Percentage Of Positive Performance Days For Stocks
But long-term investors know that the stock market isn’t really like a casino at all. The “payoff odds” in the stock market are not static like they are in a casino. Hitting the right number in roulette will always pay 35:1 but investing in the right stock could return 10% or it could return 10,000%. Therefore, it’s key to think of investing in terms of probabilities instead of binary outcomes. Investing is not about calling the top or bottom in the market exactly right. It’s about understanding if there are more positive investment opportunities in the market than they are negative opportunities (or vice versa). Put another way, its about properly identifying where the market currently falls on the risk/reward spectrum. This way you as an investor can be proactive rather reactive to changes in the market.
We have known for quite sometime that this is the longest running cyclical bull market in a secular bear market so a selloff like the one we are in now was bound to happen sometime. And in the long-term that is actually great news for investors because future returns have undoubtedly improved thanks to the opportunity to buy stocks on “sale”. But this is where investor psychology really comes into play. If your risk antennae was not tuned up to the fact that the probability of a selloff had increased (i.e. the opportunity set had shifted from more buying opportunities to more selling opportunities), than it’s really difficult to realize after a 15-20% decline that the opportunity set is ALREADY shifting again back into your favor.
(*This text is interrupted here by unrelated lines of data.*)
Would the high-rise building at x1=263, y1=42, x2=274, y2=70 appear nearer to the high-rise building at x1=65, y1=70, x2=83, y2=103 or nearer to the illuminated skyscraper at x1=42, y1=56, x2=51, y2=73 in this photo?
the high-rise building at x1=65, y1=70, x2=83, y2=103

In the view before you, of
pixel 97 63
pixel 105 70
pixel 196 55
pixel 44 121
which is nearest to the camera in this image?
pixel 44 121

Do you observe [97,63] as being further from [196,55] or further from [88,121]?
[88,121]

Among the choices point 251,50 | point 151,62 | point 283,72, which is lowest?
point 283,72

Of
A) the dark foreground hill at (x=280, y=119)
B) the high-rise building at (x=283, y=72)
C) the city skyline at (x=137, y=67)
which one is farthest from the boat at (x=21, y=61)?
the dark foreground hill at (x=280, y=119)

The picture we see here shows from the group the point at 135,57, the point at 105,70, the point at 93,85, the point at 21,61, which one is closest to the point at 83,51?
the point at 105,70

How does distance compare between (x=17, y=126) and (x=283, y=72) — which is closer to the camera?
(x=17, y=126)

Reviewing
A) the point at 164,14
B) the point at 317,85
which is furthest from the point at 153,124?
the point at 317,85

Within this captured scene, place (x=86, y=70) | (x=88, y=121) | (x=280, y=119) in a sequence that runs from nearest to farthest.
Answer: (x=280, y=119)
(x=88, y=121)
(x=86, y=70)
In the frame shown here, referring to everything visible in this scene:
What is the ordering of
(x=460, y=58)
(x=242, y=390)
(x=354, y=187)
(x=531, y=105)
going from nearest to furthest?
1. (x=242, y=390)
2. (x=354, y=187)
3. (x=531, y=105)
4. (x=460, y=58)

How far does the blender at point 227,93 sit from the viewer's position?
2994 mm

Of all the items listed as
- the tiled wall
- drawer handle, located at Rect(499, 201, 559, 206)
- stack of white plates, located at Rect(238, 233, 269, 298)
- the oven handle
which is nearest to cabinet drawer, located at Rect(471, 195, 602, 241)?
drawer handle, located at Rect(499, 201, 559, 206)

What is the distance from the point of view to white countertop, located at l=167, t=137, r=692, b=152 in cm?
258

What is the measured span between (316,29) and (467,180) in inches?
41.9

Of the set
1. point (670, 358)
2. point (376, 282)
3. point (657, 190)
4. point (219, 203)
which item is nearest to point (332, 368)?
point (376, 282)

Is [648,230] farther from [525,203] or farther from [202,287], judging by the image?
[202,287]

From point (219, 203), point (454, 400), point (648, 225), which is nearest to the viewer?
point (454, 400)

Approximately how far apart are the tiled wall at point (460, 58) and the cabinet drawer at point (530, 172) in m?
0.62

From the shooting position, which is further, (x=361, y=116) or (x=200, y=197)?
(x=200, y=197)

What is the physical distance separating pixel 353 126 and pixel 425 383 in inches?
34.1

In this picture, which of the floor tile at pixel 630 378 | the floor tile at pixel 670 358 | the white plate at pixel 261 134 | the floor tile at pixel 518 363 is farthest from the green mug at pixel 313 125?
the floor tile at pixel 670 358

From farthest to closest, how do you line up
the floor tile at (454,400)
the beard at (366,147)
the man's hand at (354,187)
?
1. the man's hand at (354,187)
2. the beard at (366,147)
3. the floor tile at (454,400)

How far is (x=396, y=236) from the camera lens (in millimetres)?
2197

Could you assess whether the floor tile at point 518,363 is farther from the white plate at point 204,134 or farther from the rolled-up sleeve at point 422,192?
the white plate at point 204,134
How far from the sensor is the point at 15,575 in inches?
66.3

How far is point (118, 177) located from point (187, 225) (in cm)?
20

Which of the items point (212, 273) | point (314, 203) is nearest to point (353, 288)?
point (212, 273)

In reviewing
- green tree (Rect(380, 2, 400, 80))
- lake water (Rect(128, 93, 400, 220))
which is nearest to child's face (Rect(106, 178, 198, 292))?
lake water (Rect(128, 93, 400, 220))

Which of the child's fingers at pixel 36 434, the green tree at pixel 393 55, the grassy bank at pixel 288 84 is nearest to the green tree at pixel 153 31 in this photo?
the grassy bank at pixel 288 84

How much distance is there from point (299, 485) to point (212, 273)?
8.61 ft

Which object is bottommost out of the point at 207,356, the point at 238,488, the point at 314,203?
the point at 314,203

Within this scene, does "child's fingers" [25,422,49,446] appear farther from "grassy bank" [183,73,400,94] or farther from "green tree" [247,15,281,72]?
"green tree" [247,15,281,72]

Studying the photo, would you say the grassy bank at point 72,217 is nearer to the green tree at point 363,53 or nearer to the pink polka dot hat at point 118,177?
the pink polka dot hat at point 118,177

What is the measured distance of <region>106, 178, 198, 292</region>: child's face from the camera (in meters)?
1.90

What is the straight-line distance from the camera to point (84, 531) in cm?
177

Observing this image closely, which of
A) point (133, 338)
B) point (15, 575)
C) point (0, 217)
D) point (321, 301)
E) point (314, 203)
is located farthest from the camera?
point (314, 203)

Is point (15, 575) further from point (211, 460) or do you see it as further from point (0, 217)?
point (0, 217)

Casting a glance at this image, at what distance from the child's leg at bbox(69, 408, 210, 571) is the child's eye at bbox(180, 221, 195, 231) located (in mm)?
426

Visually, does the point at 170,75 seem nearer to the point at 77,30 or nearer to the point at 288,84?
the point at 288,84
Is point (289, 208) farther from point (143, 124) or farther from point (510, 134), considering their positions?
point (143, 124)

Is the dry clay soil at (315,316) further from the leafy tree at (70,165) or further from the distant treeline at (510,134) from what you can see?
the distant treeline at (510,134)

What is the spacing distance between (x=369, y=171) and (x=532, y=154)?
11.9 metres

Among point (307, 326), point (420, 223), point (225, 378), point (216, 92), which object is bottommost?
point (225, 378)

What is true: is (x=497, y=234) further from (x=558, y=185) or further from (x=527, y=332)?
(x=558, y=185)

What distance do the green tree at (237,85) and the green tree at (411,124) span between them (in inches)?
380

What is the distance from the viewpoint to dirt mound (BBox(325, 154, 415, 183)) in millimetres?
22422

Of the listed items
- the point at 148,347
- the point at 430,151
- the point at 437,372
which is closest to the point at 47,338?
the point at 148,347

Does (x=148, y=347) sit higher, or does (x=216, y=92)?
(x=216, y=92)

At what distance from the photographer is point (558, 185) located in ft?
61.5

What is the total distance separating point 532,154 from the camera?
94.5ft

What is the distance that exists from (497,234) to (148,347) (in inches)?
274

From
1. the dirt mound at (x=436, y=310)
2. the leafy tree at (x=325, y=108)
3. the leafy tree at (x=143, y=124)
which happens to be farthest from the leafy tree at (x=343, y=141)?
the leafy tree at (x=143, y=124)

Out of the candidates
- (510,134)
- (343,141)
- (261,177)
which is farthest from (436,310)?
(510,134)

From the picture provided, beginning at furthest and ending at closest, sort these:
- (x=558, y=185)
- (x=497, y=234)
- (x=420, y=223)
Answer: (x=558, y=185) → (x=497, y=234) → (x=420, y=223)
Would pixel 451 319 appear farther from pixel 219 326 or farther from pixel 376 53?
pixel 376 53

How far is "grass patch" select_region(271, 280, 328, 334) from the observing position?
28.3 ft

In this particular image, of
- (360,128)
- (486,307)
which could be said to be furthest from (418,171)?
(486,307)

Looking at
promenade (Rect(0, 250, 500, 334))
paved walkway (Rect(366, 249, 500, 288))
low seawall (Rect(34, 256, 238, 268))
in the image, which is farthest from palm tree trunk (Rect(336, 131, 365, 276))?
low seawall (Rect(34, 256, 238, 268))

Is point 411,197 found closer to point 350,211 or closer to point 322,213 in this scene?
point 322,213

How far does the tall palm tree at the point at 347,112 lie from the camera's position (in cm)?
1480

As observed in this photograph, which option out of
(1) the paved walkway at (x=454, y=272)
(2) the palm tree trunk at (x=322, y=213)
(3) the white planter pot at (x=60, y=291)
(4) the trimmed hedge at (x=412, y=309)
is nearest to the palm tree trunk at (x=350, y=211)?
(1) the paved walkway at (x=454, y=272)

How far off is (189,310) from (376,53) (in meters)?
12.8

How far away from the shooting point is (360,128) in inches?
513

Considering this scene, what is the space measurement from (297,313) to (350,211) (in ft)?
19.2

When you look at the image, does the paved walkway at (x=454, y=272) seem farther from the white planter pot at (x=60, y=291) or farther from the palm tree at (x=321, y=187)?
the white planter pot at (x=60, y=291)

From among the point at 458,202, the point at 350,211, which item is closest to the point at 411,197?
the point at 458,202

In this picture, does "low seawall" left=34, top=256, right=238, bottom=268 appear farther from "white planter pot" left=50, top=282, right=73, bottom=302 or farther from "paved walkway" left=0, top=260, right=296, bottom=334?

You are reacting to the declining market and when you are reacting it’s hard to make the correct rational decision. To sell stocks into a declining market is always hard because in the back of your mind you know you missed out on the optimal time to get out and it’s so easy to tell yourself “I’ll sell out of stock XYZ just as soon as it rises 5-10%”. Of course, in a slide like we are in now its very rare for the market to ever give you that 5-10% gain and so you sit on the underperforming stock far longer than you would have liked. However, if an investor is proactive in identifying where we currently sit on the risk/reward spectrum, there is a very good chance that that investor had begun to shift his or her portfolio into more defensive sectors and perhaps into cash as well .While they would have been undoubtedly early and missed out on some of the gain back in May, they are already mentally prepared to began to take advantage of some of the positive opportunities that are presenting themselves in this correction. This is why at Gavekal Capital we focus so much on risk management. Yes, risk management is about protecting the downside. But more so, it’s about being proactive in your investment process so that when the risk/reward spectrum flips in your favor you are ready to take advantage of it and capture the gains in your portfolio.